══ Dataset content

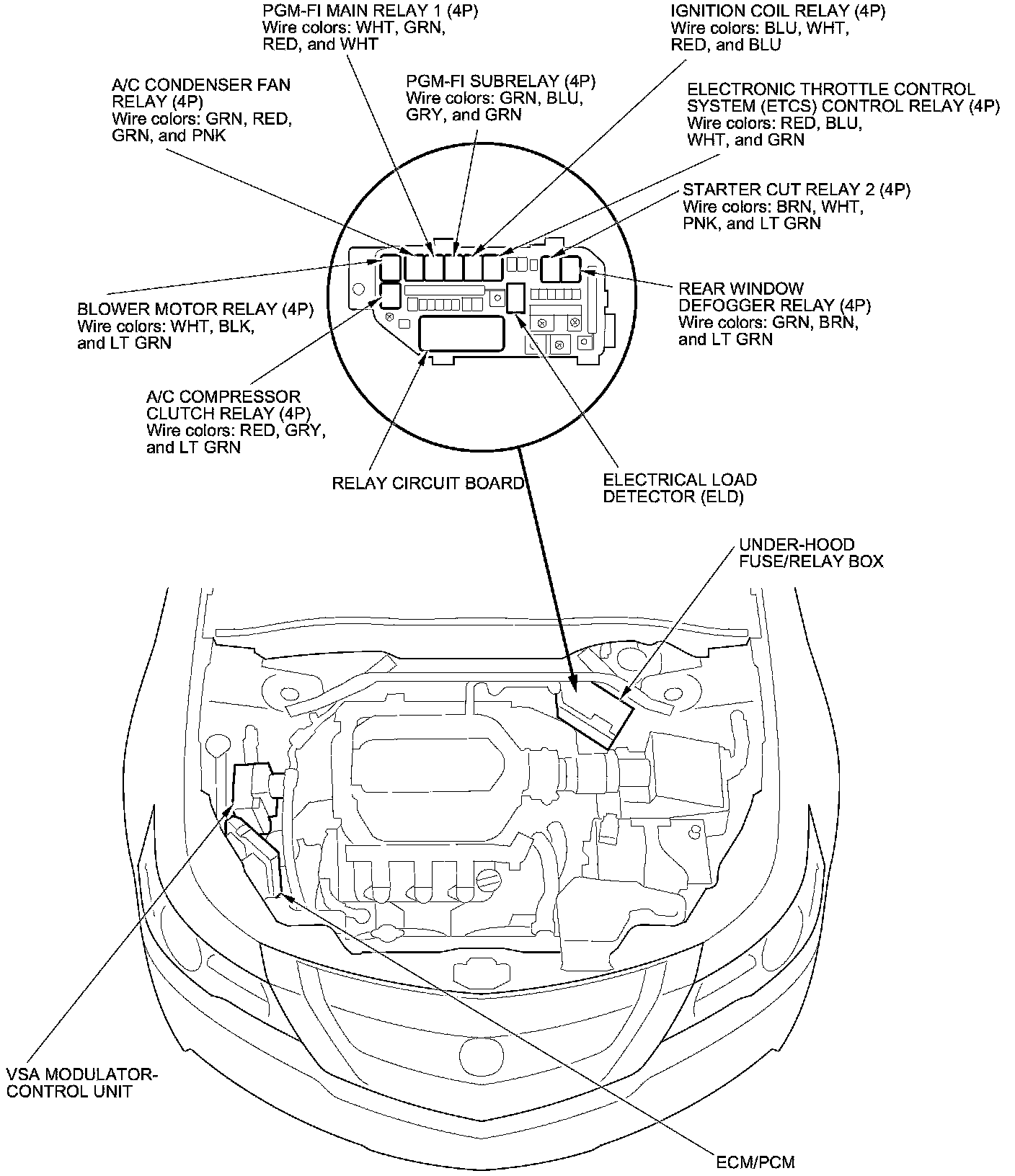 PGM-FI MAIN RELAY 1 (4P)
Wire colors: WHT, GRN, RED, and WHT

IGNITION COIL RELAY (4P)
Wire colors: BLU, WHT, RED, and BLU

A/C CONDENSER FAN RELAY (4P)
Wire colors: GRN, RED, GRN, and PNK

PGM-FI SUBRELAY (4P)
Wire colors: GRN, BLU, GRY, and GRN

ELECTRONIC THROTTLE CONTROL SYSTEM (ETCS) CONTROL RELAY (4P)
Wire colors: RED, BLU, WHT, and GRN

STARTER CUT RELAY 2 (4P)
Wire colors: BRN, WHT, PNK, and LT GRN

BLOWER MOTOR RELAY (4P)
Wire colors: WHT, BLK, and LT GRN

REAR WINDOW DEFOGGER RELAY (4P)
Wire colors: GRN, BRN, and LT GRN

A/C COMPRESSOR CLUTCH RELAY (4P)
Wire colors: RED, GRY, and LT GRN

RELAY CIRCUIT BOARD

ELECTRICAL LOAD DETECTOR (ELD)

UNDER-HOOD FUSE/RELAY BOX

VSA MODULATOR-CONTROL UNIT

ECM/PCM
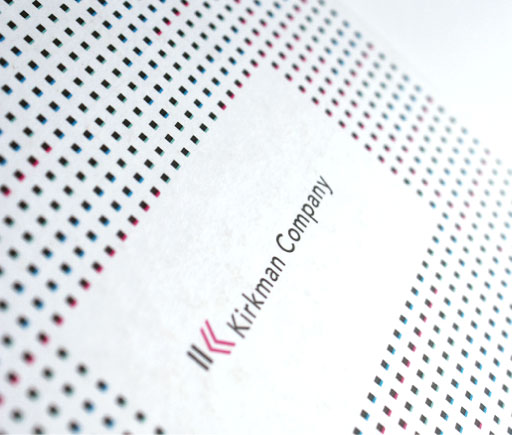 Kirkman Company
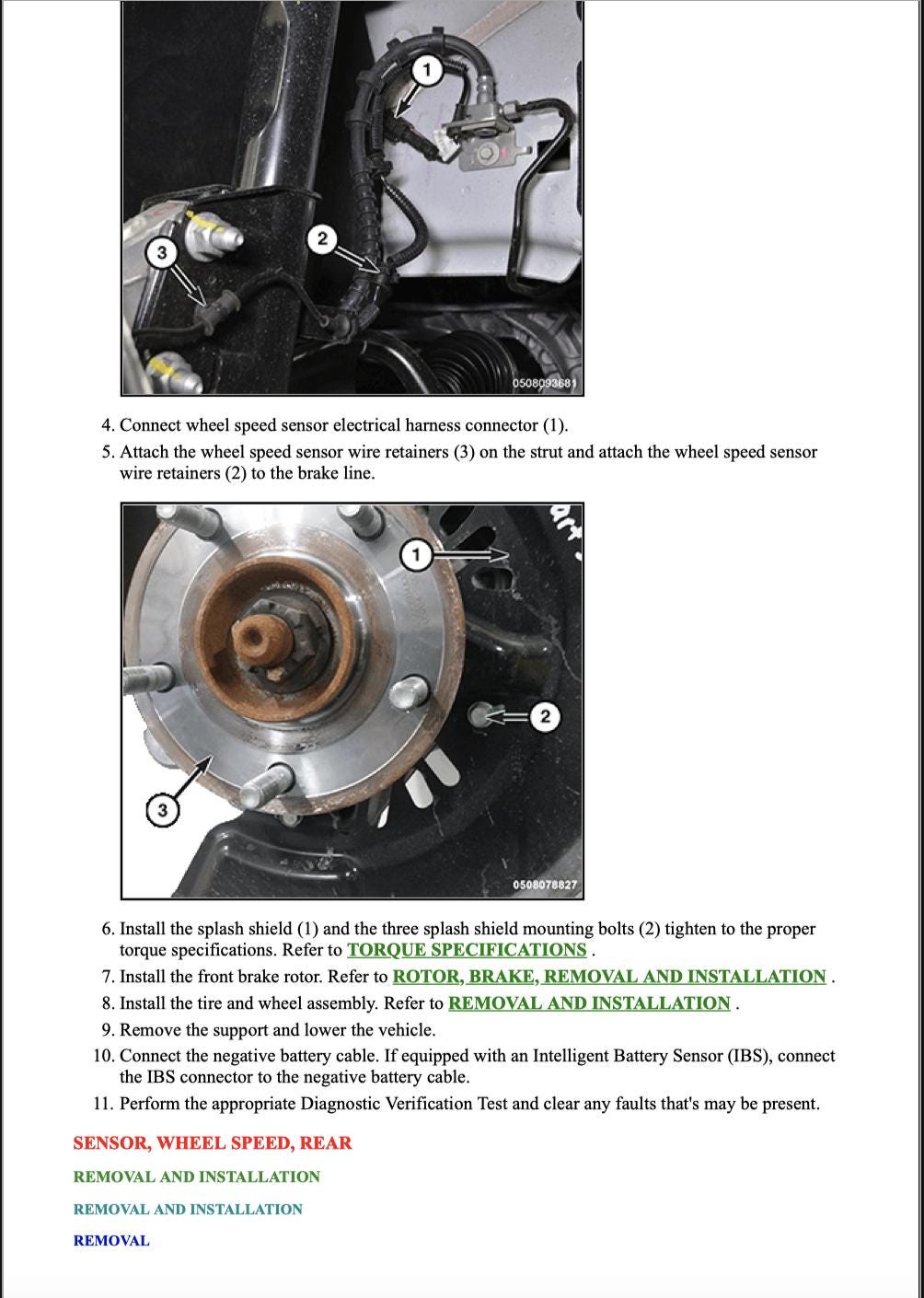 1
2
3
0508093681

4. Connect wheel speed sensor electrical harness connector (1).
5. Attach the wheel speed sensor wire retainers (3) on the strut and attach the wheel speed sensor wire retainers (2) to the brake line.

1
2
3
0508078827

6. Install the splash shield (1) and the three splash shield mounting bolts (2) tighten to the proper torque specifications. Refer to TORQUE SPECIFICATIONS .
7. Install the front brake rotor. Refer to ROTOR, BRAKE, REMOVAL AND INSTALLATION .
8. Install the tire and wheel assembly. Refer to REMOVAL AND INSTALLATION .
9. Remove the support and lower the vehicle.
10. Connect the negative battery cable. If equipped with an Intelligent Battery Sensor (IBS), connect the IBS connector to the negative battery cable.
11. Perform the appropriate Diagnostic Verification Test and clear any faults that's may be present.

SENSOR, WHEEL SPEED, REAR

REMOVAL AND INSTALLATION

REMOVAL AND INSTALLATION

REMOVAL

════

* What is expected *
No picture belongs in the answer; the rest of the records must be repeated exactly.

* Exercise answer *
 PGM-FI MAIN RELAY 1 (4P)
Wire colors: WHT, GRN, RED, and WHT

IGNITION COIL RELAY (4P)
Wire colors: BLU, WHT, RED, and BLU

A/C CONDENSER FAN RELAY (4P)
Wire colors: GRN, RED, GRN, and PNK

PGM-FI SUBRELAY (4P)
Wire colors: GRN, BLU, GRY, and GRN

ELECTRONIC THROTTLE CONTROL SYSTEM (ETCS) CONTROL RELAY (4P)
Wire colors: RED, BLU, WHT, and GRN

STARTER CUT RELAY 2 (4P)
Wire colors: BRN, WHT, PNK, and LT GRN

BLOWER MOTOR RELAY (4P)
Wire colors: WHT, BLK, and LT GRN

REAR WINDOW DEFOGGER RELAY (4P)
Wire colors: GRN, BRN, and LT GRN

A/C COMPRESSOR CLUTCH RELAY (4P)
Wire colors: RED, GRY, and LT GRN

RELAY CIRCUIT BOARD

ELECTRICAL LOAD DETECTOR (ELD)

UNDER-HOOD FUSE/RELAY BOX

VSA MODULATOR-CONTROL UNIT

ECM/PCM
 Kirkman Company
 1
2
3
0508093681

4. Connect wheel speed sensor electrical harness connector (1).
5. Attach the wheel speed sensor wire retainers (3) on the strut and attach the wheel speed sensor wire retainers (2) to the brake line.

1
2
3
0508078827

6. Install the splash shield (1) and the three splash shield mounting bolts (2) tighten to the proper torque specifications. Refer to TORQUE SPECIFICATIONS .
7. Install the front brake rotor. Refer to ROTOR, BRAKE, REMOVAL AND INSTALLATION .
8. Install the tire and wheel assembly. Refer to REMOVAL AND INSTALLATION .
9. Remove the support and lower the vehicle.
10. Connect the negative battery cable. If equipped with an Intelligent Battery Sensor (IBS), connect the IBS connector to the negative battery cable.
11. Perform the appropriate Diagnostic Verification Test and clear any faults that's may be present.

SENSOR, WHEEL SPEED, REAR

REMOVAL AND INSTALLATION

REMOVAL AND INSTALLATION

REMOVAL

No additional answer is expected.